▸ YOUR GOAL: Pictures are to be left out; every line from the one that holds "Massimo Pedrazzini a" to the end of the data is to be retyped exactly.

▸ DATA FOR THE TASK:

================

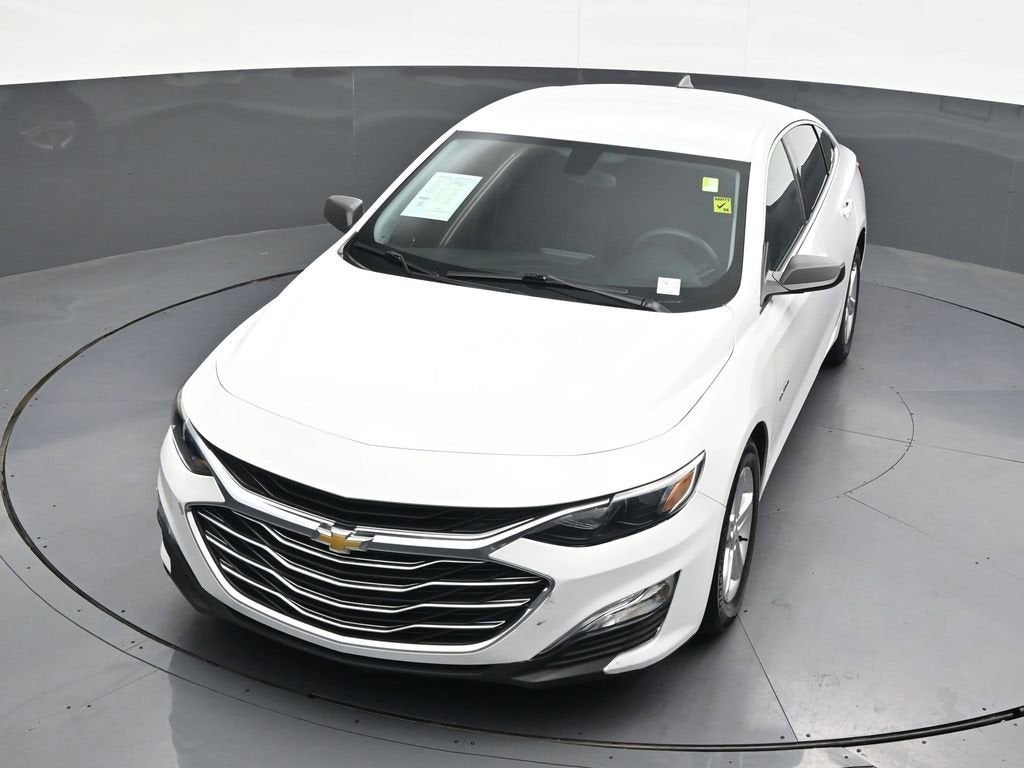 2022 Chevrolet Malibu LS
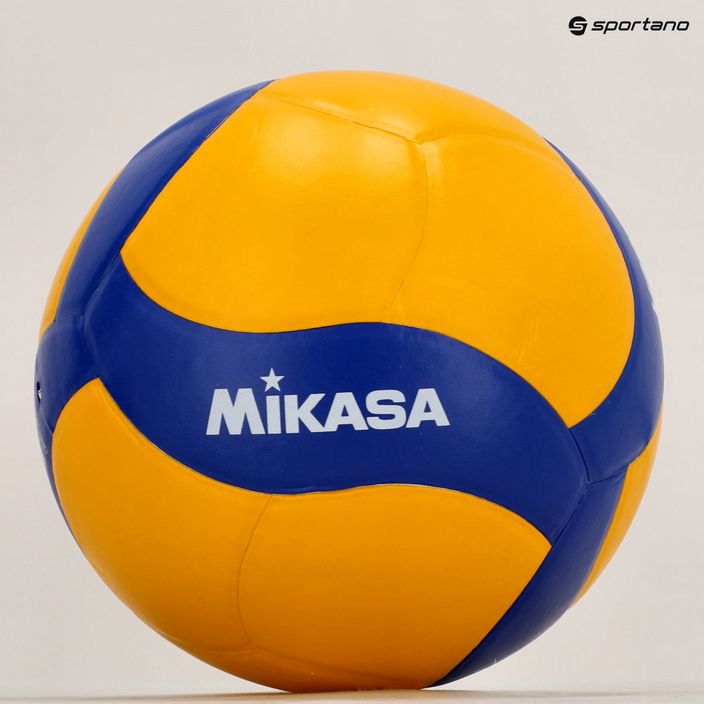 Волейболен кош Mikasa V390W размер 5 6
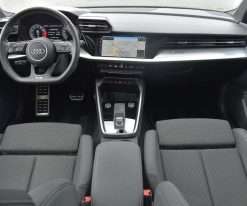 Audi A3 35 Tfsi Limousine S-Line Black Ed 2021 - Afbeelding 9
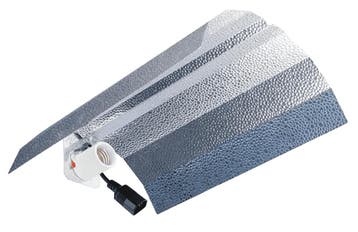Hamerslagkap reflector met 1.5 meter kabel, Ophalen of Verzenden, Nieuw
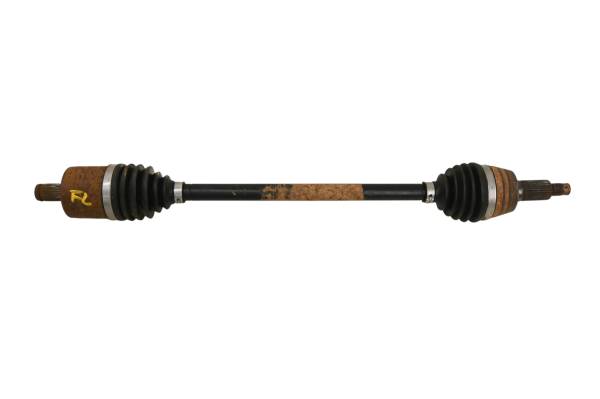Polaris - 21 Polaris Pro XD 4000D Front Left Cv Axle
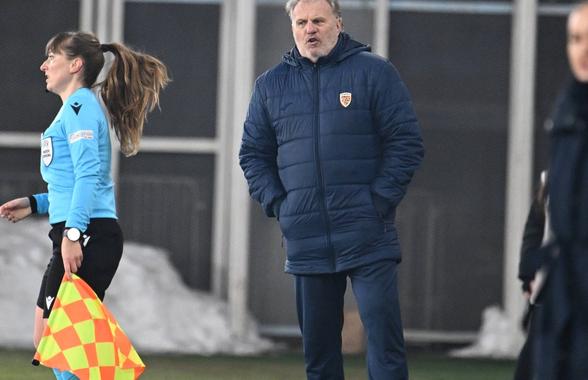 Massimo Pedrazzini a dezvăluit obiectivul României în acest sezon: „Jucăm pentru asta”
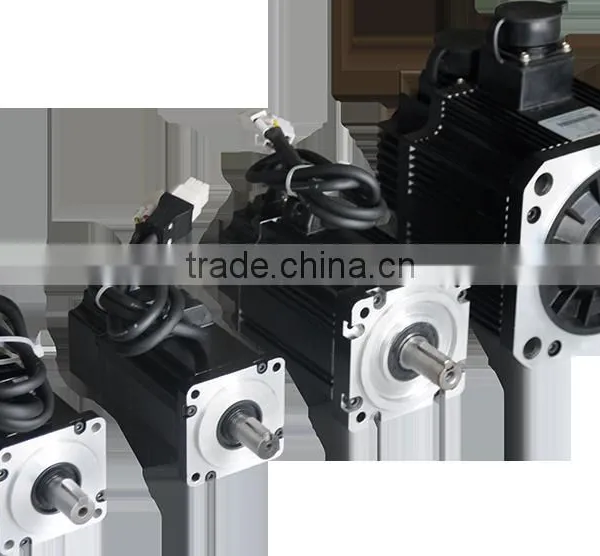 ACH-11120BC --High Quality AC Servo Motor photo-2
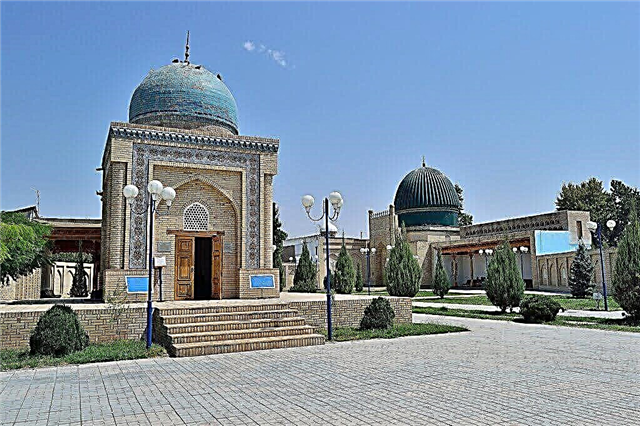 25 maiores cidades do Uzbequistão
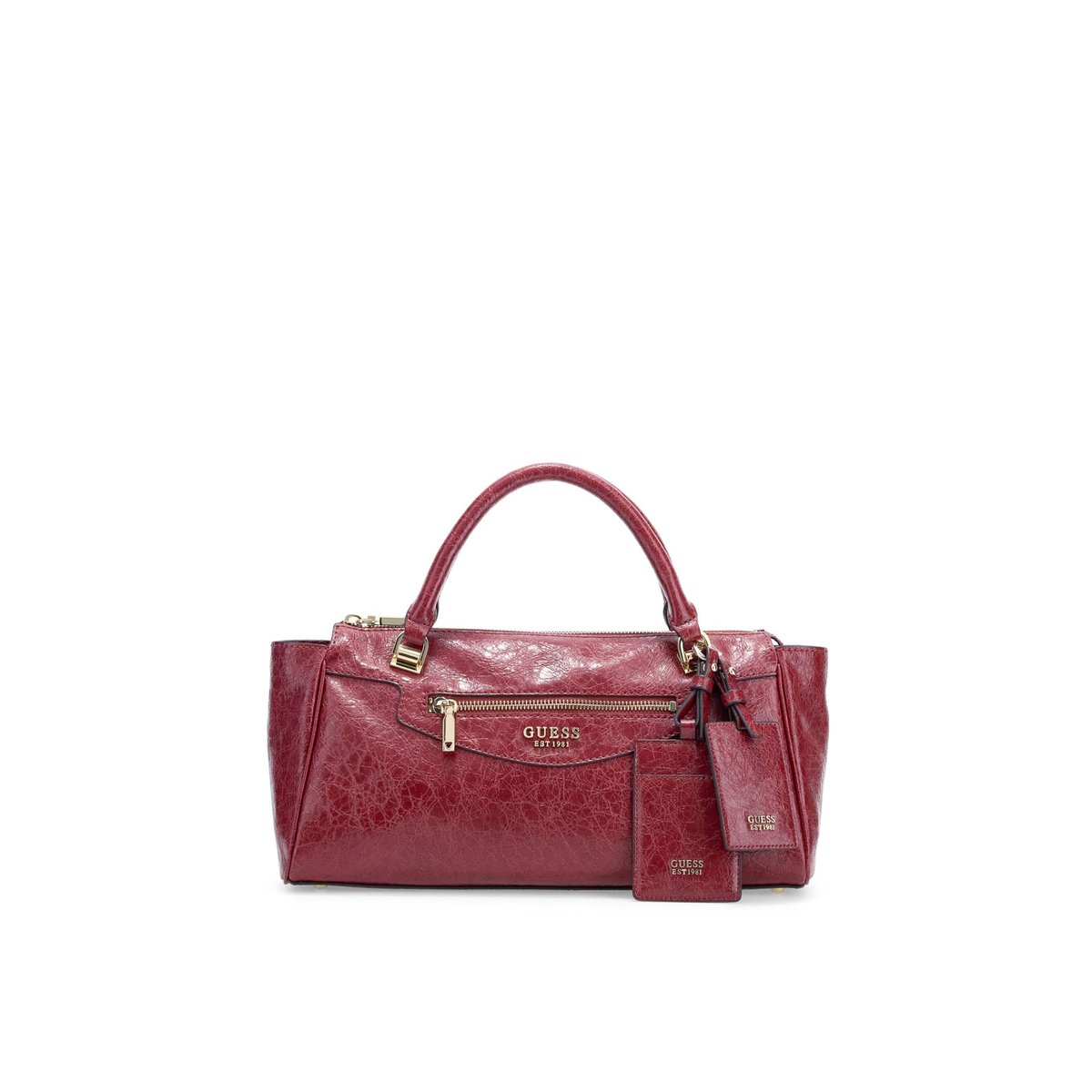 Sac Antonia rouge, GUESS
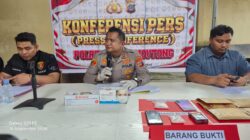 Respons Kritik Warga, Kapolres Parimo Berkomitmen Berantas Jaringan Narkoba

================

▸ EXPECTED OUTPUT:
 Massimo Pedrazzini a dezvăluit obiectivul României în acest sezon: „Jucăm pentru asta”
 ACH-11120BC --High Quality AC Servo Motor photo-2
 25 maiores cidades do Uzbequistão
 Sac Antonia rouge, GUESS
 Respons Kritik Warga, Kapolres Parimo Berkomitmen Berantas Jaringan Narkoba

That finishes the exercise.